┌──

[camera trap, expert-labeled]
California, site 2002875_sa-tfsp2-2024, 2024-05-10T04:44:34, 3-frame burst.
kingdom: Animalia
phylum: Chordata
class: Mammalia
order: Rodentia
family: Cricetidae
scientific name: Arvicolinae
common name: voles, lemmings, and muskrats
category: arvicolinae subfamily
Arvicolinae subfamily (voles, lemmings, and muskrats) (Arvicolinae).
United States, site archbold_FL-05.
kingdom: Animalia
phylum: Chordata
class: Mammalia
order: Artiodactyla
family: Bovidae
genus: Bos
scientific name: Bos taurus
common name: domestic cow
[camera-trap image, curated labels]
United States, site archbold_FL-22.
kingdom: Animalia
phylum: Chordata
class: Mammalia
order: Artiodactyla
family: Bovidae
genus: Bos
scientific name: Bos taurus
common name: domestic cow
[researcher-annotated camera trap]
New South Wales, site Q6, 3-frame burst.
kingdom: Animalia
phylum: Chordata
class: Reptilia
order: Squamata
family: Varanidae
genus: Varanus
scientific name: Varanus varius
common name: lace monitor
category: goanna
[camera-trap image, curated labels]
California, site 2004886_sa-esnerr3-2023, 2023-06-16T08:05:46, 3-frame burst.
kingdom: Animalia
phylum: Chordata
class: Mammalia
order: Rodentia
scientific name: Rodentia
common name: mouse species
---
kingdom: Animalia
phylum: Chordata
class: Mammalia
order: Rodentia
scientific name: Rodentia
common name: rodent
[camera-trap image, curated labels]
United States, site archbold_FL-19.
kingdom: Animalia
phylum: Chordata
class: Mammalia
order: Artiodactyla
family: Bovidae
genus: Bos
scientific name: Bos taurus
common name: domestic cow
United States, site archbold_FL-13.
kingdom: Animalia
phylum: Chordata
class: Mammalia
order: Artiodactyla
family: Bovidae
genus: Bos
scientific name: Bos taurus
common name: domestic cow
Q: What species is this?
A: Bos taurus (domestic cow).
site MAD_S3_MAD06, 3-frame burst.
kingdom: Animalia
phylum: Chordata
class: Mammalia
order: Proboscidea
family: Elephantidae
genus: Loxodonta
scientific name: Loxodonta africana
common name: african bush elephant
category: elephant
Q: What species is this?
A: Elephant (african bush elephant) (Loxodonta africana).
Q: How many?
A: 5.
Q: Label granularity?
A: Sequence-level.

└──

INSTRUCTIONS TO FOLLOW.
Read through the entries above, and wherever a line holds the string "burst", copy it.

WRITTEN SOLUTION.
California, site 2002875_sa-tfsp2-2024, 2024-05-10T04:44:34, 3-frame burst.
New South Wales, site Q6, 3-frame burst.
California, site 2004886_sa-esnerr3-2023, 2023-06-16T08:05:46, 3-frame burst.
site MAD_S3_MAD06, 3-frame burst.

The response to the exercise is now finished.